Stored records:
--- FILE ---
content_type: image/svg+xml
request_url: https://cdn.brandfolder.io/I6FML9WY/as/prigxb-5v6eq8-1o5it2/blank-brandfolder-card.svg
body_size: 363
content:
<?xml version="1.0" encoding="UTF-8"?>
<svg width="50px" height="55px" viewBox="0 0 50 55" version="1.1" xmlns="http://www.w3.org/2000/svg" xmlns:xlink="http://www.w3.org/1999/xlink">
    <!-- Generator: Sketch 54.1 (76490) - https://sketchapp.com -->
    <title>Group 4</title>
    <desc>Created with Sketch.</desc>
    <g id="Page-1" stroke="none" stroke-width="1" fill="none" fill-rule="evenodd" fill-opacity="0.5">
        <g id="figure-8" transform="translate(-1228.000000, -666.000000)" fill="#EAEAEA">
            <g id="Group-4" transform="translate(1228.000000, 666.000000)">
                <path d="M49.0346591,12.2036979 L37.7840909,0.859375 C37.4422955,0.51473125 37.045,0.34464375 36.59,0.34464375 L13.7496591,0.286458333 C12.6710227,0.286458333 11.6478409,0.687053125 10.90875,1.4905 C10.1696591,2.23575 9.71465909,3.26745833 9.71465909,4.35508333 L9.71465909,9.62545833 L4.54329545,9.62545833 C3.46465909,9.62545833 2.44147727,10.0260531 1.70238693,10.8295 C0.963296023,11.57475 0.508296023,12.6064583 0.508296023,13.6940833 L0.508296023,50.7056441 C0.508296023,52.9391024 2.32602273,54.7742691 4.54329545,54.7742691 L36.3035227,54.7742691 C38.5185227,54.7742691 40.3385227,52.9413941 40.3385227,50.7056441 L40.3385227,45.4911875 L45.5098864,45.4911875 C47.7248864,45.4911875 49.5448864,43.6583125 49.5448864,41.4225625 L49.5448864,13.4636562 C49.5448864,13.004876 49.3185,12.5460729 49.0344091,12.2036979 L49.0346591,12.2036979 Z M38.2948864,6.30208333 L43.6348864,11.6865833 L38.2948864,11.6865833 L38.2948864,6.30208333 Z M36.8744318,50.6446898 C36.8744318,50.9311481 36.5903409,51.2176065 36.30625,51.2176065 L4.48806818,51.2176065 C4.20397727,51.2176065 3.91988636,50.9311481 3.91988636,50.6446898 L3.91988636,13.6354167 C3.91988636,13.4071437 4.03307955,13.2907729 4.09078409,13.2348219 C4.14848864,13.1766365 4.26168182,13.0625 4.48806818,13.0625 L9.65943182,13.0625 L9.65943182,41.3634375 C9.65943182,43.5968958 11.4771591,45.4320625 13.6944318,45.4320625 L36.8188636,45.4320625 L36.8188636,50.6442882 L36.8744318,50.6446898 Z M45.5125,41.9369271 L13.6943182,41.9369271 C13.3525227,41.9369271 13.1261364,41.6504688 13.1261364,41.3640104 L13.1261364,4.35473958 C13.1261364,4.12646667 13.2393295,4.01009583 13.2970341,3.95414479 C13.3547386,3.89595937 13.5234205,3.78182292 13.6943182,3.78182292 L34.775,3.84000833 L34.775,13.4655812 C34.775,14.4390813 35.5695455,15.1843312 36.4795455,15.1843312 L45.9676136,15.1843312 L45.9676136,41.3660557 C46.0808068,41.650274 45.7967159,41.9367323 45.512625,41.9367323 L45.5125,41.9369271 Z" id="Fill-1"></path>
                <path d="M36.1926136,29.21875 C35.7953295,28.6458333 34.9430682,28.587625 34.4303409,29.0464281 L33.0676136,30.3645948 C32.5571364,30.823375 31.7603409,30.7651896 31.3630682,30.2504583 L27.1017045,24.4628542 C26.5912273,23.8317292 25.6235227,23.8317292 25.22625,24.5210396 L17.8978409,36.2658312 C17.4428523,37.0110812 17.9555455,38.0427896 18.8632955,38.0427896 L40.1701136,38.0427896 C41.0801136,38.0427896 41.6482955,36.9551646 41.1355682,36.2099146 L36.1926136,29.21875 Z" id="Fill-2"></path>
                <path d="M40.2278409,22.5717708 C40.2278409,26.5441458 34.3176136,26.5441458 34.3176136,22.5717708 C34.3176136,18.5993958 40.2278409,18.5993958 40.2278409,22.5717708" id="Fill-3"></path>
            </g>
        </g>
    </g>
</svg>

About this exercise ->
Every line above must appear again in your reply, exactly as written.

Completed task ->
--- FILE ---
content_type: image/svg+xml
request_url: https://cdn.brandfolder.io/I6FML9WY/as/prigxb-5v6eq8-1o5it2/blank-brandfolder-card.svg
body_size: 363
content:
<?xml version="1.0" encoding="UTF-8"?>
<svg width="50px" height="55px" viewBox="0 0 50 55" version="1.1" xmlns="http://www.w3.org/2000/svg" xmlns:xlink="http://www.w3.org/1999/xlink">
    <!-- Generator: Sketch 54.1 (76490) - https://sketchapp.com -->
    <title>Group 4</title>
    <desc>Created with Sketch.</desc>
    <g id="Page-1" stroke="none" stroke-width="1" fill="none" fill-rule="evenodd" fill-opacity="0.5">
        <g id="figure-8" transform="translate(-1228.000000, -666.000000)" fill="#EAEAEA">
            <g id="Group-4" transform="translate(1228.000000, 666.000000)">
                <path d="M49.0346591,12.2036979 L37.7840909,0.859375 C37.4422955,0.51473125 37.045,0.34464375 36.59,0.34464375 L13.7496591,0.286458333 C12.6710227,0.286458333 11.6478409,0.687053125 10.90875,1.4905 C10.1696591,2.23575 9.71465909,3.26745833 9.71465909,4.35508333 L9.71465909,9.62545833 L4.54329545,9.62545833 C3.46465909,9.62545833 2.44147727,10.0260531 1.70238693,10.8295 C0.963296023,11.57475 0.508296023,12.6064583 0.508296023,13.6940833 L0.508296023,50.7056441 C0.508296023,52.9391024 2.32602273,54.7742691 4.54329545,54.7742691 L36.3035227,54.7742691 C38.5185227,54.7742691 40.3385227,52.9413941 40.3385227,50.7056441 L40.3385227,45.4911875 L45.5098864,45.4911875 C47.7248864,45.4911875 49.5448864,43.6583125 49.5448864,41.4225625 L49.5448864,13.4636562 C49.5448864,13.004876 49.3185,12.5460729 49.0344091,12.2036979 L49.0346591,12.2036979 Z M38.2948864,6.30208333 L43.6348864,11.6865833 L38.2948864,11.6865833 L38.2948864,6.30208333 Z M36.8744318,50.6446898 C36.8744318,50.9311481 36.5903409,51.2176065 36.30625,51.2176065 L4.48806818,51.2176065 C4.20397727,51.2176065 3.91988636,50.9311481 3.91988636,50.6446898 L3.91988636,13.6354167 C3.91988636,13.4071437 4.03307955,13.2907729 4.09078409,13.2348219 C4.14848864,13.1766365 4.26168182,13.0625 4.48806818,13.0625 L9.65943182,13.0625 L9.65943182,41.3634375 C9.65943182,43.5968958 11.4771591,45.4320625 13.6944318,45.4320625 L36.8188636,45.4320625 L36.8188636,50.6442882 L36.8744318,50.6446898 Z M45.5125,41.9369271 L13.6943182,41.9369271 C13.3525227,41.9369271 13.1261364,41.6504688 13.1261364,41.3640104 L13.1261364,4.35473958 C13.1261364,4.12646667 13.2393295,4.01009583 13.2970341,3.95414479 C13.3547386,3.89595937 13.5234205,3.78182292 13.6943182,3.78182292 L34.775,3.84000833 L34.775,13.4655812 C34.775,14.4390813 35.5695455,15.1843312 36.4795455,15.1843312 L45.9676136,15.1843312 L45.9676136,41.3660557 C46.0808068,41.650274 45.7967159,41.9367323 45.512625,41.9367323 L45.5125,41.9369271 Z" id="Fill-1"></path>
                <path d="M36.1926136,29.21875 C35.7953295,28.6458333 34.9430682,28.587625 34.4303409,29.0464281 L33.0676136,30.3645948 C32.5571364,30.823375 31.7603409,30.7651896 31.3630682,30.2504583 L27.1017045,24.4628542 C26.5912273,23.8317292 25.6235227,23.8317292 25.22625,24.5210396 L17.8978409,36.2658312 C17.4428523,37.0110812 17.9555455,38.0427896 18.8632955,38.0427896 L40.1701136,38.0427896 C41.0801136,38.0427896 41.6482955,36.9551646 41.1355682,36.2099146 L36.1926136,29.21875 Z" id="Fill-2"></path>
                <path d="M40.2278409,22.5717708 C40.2278409,26.5441458 34.3176136,26.5441458 34.3176136,22.5717708 C34.3176136,18.5993958 40.2278409,18.5993958 40.2278409,22.5717708" id="Fill-3"></path>
            </g>
        </g>
    </g>
</svg>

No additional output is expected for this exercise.